### Directive
Reproduce every row below word for word, leaving out the pictures.

### Record list
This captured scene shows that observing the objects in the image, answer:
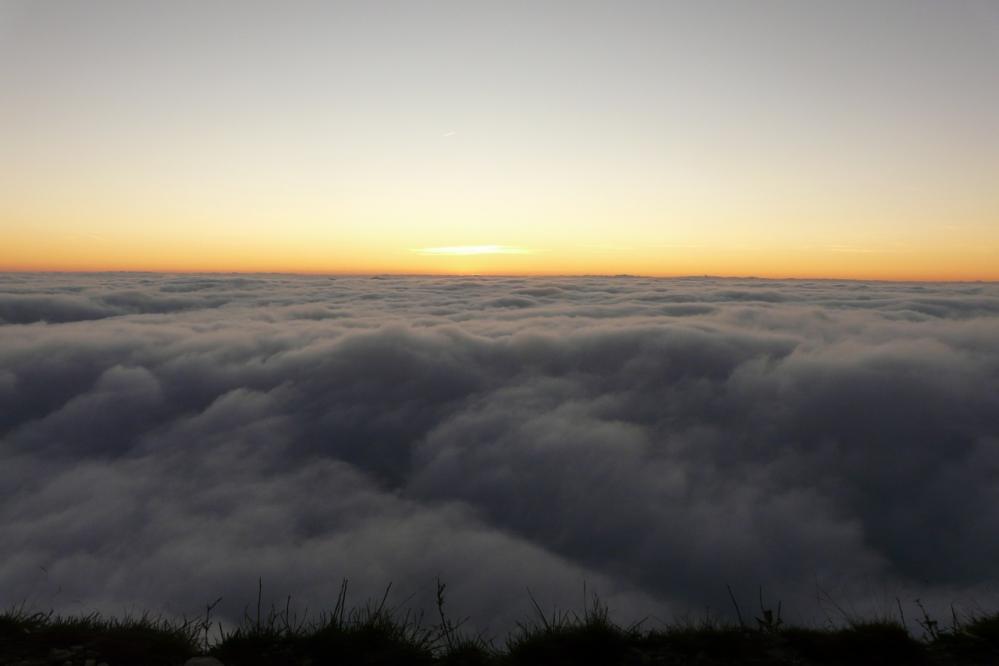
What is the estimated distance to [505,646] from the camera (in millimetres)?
5324

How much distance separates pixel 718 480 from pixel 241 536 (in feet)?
77.4

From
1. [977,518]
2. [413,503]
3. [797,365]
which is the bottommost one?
[413,503]

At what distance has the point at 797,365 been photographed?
32.2m

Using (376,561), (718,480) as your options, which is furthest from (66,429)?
(718,480)

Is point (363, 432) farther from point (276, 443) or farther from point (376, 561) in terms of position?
point (376, 561)

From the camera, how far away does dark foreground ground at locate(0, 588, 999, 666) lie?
4863mm

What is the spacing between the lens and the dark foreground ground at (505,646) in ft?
16.0

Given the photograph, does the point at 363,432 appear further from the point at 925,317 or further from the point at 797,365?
the point at 925,317

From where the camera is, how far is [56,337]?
5631 cm

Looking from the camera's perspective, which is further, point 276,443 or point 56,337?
point 56,337

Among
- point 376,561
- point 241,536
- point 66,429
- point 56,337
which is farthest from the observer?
point 56,337

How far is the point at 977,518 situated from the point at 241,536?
3369cm

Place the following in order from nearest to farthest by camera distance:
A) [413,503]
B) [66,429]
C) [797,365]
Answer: [413,503] < [797,365] < [66,429]

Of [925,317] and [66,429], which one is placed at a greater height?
[925,317]
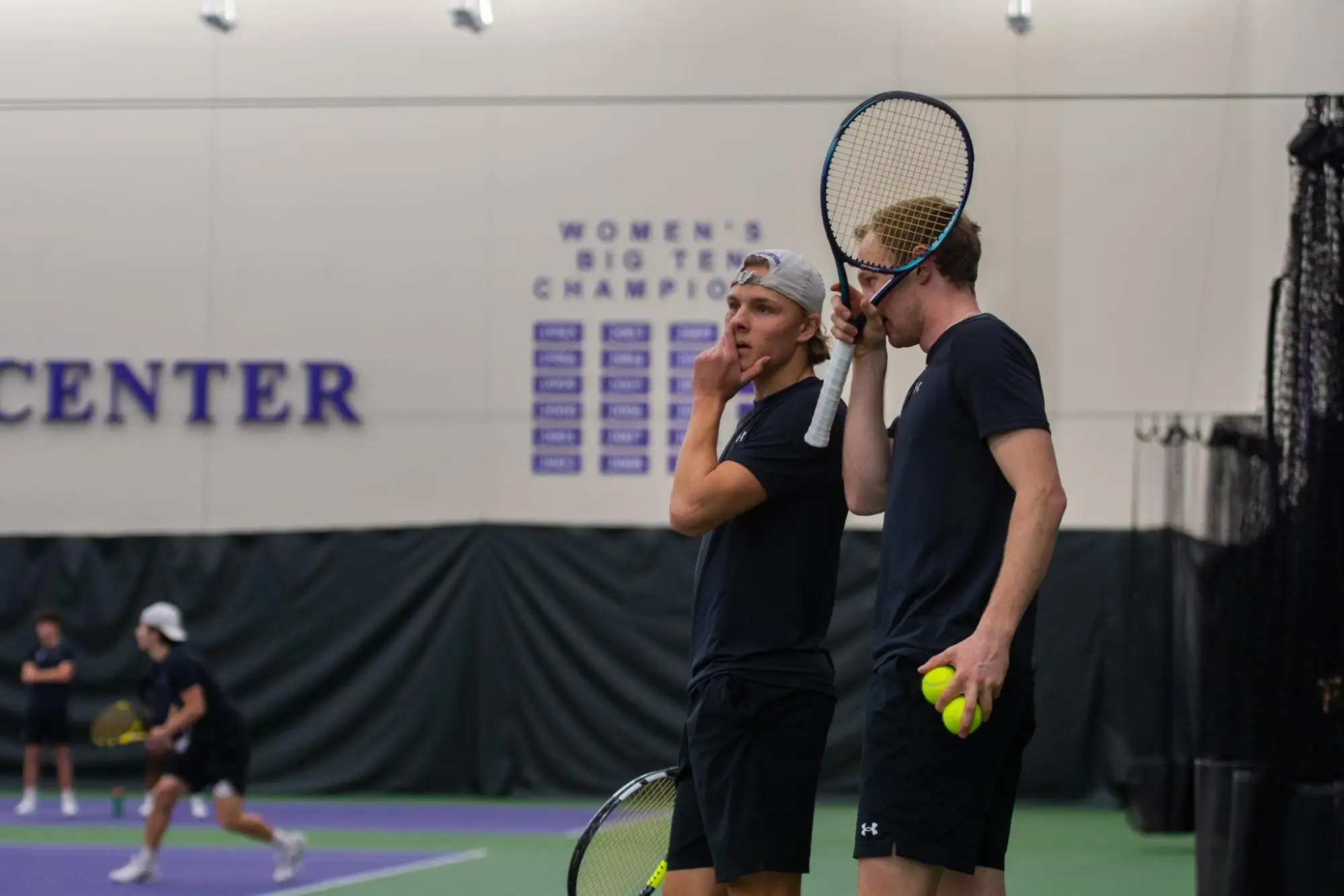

### Task response
This captured scene shows that observing the objects in the image, answer:
What is the estimated distance to [505,646] from the camera (in millimetres)?
5324

How much distance separates pixel 718 480 from pixel 241 536 (in feet)?
77.4

From
1. [977,518]
2. [413,503]
3. [797,365]
which is the bottommost one?
[413,503]

At what distance has the point at 797,365 been photographed?
32.2m

Using (376,561), (718,480) as your options, which is furthest from (66,429)?
(718,480)

Is point (363, 432) farther from point (276, 443) or farther from point (376, 561) in terms of position?
point (376, 561)

From the camera, how far away does dark foreground ground at locate(0, 588, 999, 666) lie?
4863mm

What is the spacing between the lens and the dark foreground ground at (505,646) in ft?
16.0

Given the photograph, does the point at 363,432 appear further from the point at 925,317 or further from the point at 797,365?
the point at 925,317

From where the camera is, how far is [56,337]?
5631 cm

Looking from the camera's perspective, which is further, point 276,443 or point 56,337?
point 56,337

Among
- point 376,561
- point 241,536
- point 66,429
- point 56,337
which is farthest from the observer?
point 56,337

How far is the point at 977,518 situated from the point at 241,536?
3369cm

Place the following in order from nearest to farthest by camera distance:
A) [413,503]
B) [66,429]
C) [797,365]
Answer: [413,503] < [797,365] < [66,429]

Of [925,317] and [66,429], which one is placed at a greater height?
[925,317]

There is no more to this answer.